▶ _PROVIDED RECORDS_
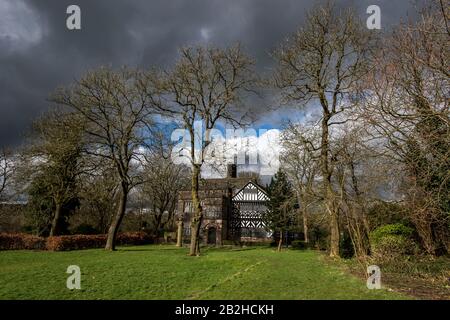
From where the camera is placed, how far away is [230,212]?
147 feet

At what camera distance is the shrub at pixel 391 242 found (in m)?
14.4

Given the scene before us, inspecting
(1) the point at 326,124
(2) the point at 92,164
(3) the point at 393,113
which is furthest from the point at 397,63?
(2) the point at 92,164

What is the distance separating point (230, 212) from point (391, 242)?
3036cm

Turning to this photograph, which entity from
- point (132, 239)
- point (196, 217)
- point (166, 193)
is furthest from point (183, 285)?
point (166, 193)

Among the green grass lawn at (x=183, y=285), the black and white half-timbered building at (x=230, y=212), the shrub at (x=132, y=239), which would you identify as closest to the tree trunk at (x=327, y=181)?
the green grass lawn at (x=183, y=285)

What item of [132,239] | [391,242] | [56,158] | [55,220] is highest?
[56,158]

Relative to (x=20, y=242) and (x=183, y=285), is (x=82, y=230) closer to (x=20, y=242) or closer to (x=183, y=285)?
(x=20, y=242)

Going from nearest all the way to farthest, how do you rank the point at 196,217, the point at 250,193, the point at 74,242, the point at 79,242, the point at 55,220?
1. the point at 196,217
2. the point at 74,242
3. the point at 79,242
4. the point at 55,220
5. the point at 250,193

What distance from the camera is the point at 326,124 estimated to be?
19281 millimetres

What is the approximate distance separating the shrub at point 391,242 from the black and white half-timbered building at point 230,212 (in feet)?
79.4

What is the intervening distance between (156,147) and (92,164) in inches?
191

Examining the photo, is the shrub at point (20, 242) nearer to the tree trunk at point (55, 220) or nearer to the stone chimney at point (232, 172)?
the tree trunk at point (55, 220)

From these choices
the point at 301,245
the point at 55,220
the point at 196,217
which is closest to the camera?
the point at 196,217
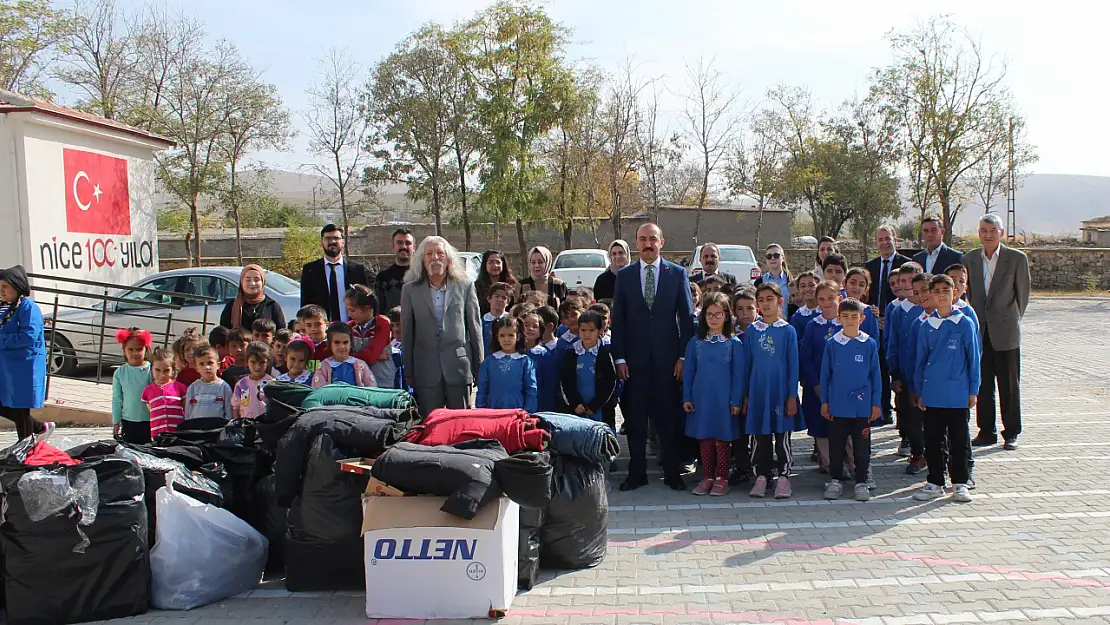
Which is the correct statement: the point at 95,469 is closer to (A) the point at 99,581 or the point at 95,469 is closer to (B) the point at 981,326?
(A) the point at 99,581

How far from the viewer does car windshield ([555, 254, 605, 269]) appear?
20344mm

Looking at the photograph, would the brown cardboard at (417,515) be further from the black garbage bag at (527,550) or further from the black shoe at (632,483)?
the black shoe at (632,483)

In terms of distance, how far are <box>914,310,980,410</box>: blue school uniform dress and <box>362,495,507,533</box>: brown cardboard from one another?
Answer: 364 centimetres

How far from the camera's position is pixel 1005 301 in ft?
25.0

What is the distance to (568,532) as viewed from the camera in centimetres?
472

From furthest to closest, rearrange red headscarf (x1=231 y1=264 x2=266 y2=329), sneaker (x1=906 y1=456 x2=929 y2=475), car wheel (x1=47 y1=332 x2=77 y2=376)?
car wheel (x1=47 y1=332 x2=77 y2=376) → red headscarf (x1=231 y1=264 x2=266 y2=329) → sneaker (x1=906 y1=456 x2=929 y2=475)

▶ _GIVEN EXERCISE_
Give back exactly the lines from the line containing "In terms of" to the end of the entries, and no other lines.

▶ _RESPONSE TO THE EXERCISE_
In terms of distance, how far are <box>914,310,980,410</box>: blue school uniform dress and <box>362,495,507,533</box>: brown cardboard from one another?
Answer: 364 centimetres

How far from the camera's position is pixel 1005 301 in ft?
25.0

What is the distance to (568,532) as viewed from the camera in centimetres?
472

From furthest to closest, rearrange red headscarf (x1=231 y1=264 x2=266 y2=329), sneaker (x1=906 y1=456 x2=929 y2=475), car wheel (x1=47 y1=332 x2=77 y2=376)?
car wheel (x1=47 y1=332 x2=77 y2=376) → red headscarf (x1=231 y1=264 x2=266 y2=329) → sneaker (x1=906 y1=456 x2=929 y2=475)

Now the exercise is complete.